*What is being asked*.
Set out the entries below as a JSON list of strings, one string per line, skipping blank lines and leaving out the pictures.

===== Exercise input =====

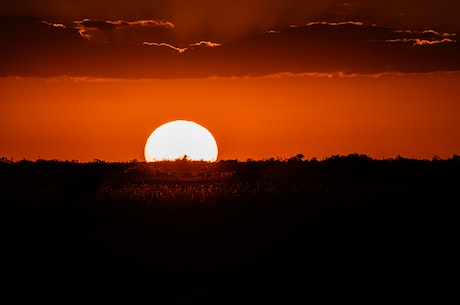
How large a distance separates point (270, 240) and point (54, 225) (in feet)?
24.5

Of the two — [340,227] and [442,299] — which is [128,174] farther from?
[442,299]

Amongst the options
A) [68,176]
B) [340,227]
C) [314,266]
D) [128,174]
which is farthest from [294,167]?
[314,266]

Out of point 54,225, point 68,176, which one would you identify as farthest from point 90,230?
point 68,176

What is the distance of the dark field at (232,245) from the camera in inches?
830

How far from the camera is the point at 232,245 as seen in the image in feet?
85.5

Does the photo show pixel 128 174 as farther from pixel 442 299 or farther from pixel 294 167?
pixel 442 299

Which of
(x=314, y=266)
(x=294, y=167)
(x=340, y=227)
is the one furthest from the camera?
(x=294, y=167)

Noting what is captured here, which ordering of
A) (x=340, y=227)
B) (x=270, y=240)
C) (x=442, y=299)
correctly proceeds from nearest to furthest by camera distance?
(x=442, y=299), (x=270, y=240), (x=340, y=227)

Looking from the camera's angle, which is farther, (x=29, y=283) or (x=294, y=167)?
(x=294, y=167)

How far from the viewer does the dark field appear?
69.2 ft

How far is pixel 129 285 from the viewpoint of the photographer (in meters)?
21.5

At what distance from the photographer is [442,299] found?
20297 millimetres

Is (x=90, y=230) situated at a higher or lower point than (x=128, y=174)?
lower

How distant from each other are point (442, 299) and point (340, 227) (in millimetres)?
8432
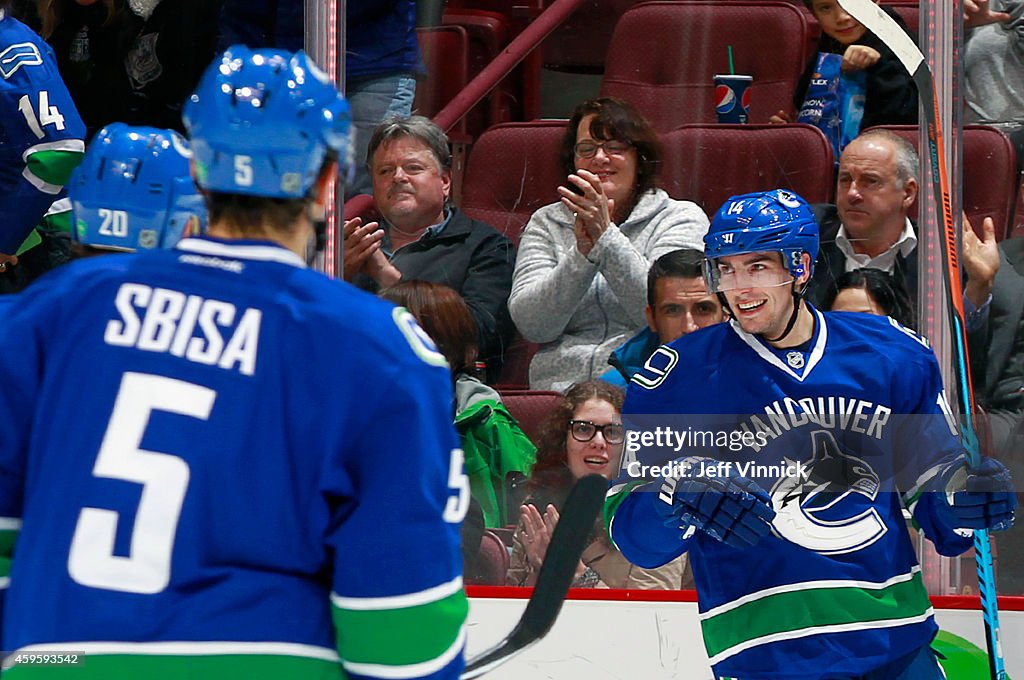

=====

*Answer in full*.
[
  "How large a distance separates point (270, 240) and point (54, 225) (in feet)?",
  "24.5",
  "Of the two — [340,227] and [442,299] — which is [128,174] farther from?",
  "[442,299]",
  "Amongst the options",
  "A) [68,176]",
  "B) [340,227]",
  "C) [314,266]",
  "D) [128,174]",
  "which is farthest from [294,167]?",
  "[314,266]",
  "Out of point 54,225, point 68,176, which one would you identify as farthest from point 90,230?",
  "point 68,176",
  "What is the distance of the dark field at (232,245) from the camera in inches?",
  "830",
  "How far from the camera is the point at 232,245 as seen in the image in feet?",
  "85.5",
  "Does the photo show pixel 128 174 as farther from pixel 442 299 or farther from pixel 294 167?",
  "pixel 442 299",
  "Which of",
  "(x=314, y=266)",
  "(x=294, y=167)",
  "(x=340, y=227)",
  "is the one furthest from the camera?",
  "(x=294, y=167)",
  "Noting what is captured here, which ordering of",
  "A) (x=340, y=227)",
  "B) (x=270, y=240)",
  "C) (x=442, y=299)",
  "correctly proceeds from nearest to furthest by camera distance?",
  "(x=442, y=299), (x=270, y=240), (x=340, y=227)",
  "Looking from the camera's angle, which is farther, (x=29, y=283) or (x=294, y=167)?",
  "(x=294, y=167)",
  "How far from the viewer does the dark field appear?",
  "69.2 ft",
  "How far is pixel 129 285 from the viewpoint of the photographer (in meters)?",
  "21.5",
  "At what distance from the photographer is [442,299] found?",
  "20297 millimetres",
  "Is (x=90, y=230) situated at a higher or lower point than (x=128, y=174)?",
  "lower",
  "How distant from each other are point (442, 299) and point (340, 227) (in millimetres)?",
  "8432"
]